Closed mebbert closed 6 years ago
Hi @mebbert,
Can you clarify what you mean by "pre-defined cluster"?
Do you mean a flat set of cluster labels for the samples, e.g. if we have 5 samples, something like c("cluster1", "cluster1", "cluster2", "cluster3", "cluster3")
? Or a hierarchical clustering of samples (generated from elsewhere)? Or something completely separate?
Thank you for your prompt response.
I'd like to run SigClust on the exact hierarchical cluster I generated in pheatmap, but I'm struggling to generate the same cluster directly in SigClust. So, it would be nice to be able to pass the pheatmap object into SigClust.
I'm probably missing something. Here are my pheatmap settings:
pheatmap(adj_contrast(sig.heat.symp.ctrl, 0.5),
clustering_distance_rows="correlation",
clustering_distance_cols=dist((1-cor(sig.heat.symp.ctrl, method = "pearson"))),
clustering_method="complete",
cluster_cols = TRUE,
cluster_rows = TRUE)
@mebbert, sorry for the delay.
Unfortunately, the shc
function needs access to the original data matrix (sig.heat.symp.ctrl
), and I don't think this information is available in the output of pheatmap
. (Let me know if I'm wrong.)
Fortunately, it shouldn't be to hard to run shc
on your data set. Although, if your matrix is incredibly large, it might take a while for the analysis to run.

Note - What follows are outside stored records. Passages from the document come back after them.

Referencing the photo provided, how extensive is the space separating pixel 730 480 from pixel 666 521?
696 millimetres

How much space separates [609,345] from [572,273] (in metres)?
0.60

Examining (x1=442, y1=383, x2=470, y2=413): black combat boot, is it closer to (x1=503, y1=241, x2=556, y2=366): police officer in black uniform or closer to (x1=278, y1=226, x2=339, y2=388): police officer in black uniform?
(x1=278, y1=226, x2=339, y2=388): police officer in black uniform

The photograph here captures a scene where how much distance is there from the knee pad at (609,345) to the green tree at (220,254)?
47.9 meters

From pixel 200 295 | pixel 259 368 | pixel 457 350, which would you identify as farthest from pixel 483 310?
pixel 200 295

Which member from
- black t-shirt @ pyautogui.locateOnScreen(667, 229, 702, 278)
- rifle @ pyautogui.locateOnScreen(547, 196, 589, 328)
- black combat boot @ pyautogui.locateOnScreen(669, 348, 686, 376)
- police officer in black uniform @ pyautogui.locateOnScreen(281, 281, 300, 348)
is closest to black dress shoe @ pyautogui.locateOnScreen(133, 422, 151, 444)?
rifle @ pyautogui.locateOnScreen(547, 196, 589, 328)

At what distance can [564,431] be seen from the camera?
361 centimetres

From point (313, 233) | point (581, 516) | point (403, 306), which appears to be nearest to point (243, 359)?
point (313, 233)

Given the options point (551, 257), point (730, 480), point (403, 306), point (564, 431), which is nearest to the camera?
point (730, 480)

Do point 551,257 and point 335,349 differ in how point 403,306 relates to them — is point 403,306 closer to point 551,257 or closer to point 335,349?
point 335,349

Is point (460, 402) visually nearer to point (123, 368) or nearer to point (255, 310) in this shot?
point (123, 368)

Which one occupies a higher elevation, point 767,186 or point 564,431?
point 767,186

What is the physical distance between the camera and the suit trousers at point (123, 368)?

If you want to test for significance of clustering in the rows using "complete" linkage and Pearson correlation as in the code you've posted, we just need to specify metric = "cor"
and linkage = "complete"
to the shc
function. (The other parameters, null_alg=
and ci=
have to be set to non-default values because correlation-based clustering violates some assumptions of the default algorithm.)
shc(adj_contrast(sig.heat.symp.ctrl, 0.5),
metric="cor", linkage="complete",
null_alg = "2means", ci = "2CI")
Similarly, to test for significance of clustering in the columns, we can run:
shc(t(adj_contrast(sig.heat.symp.ctrl, 0.5)),
metric="cor", linkage="complete",
null_alg = "2means", ci = "2CI")
(We simply need to transpose the data matrix with t()
because shc
tests for significance in the rows of the input matrix.)
Hope this is helpful. Let me know if you have any more questions.
@pkimes, thank you. Looks like I had a mistake in my pheatmap parameters. I was using dist
instead of as.dist
for the correlation metric, so I was re-calculating distances based on the correlations rather than simply converting them to a dist
object.. That's why I couldn't reproduce the same cluster in shc.
Thanks for your help. Sorry for the confusion.
Hi, It would be great if it were possible to provide sigclust2 a pre-defined cluster (e.g., from pheatmap).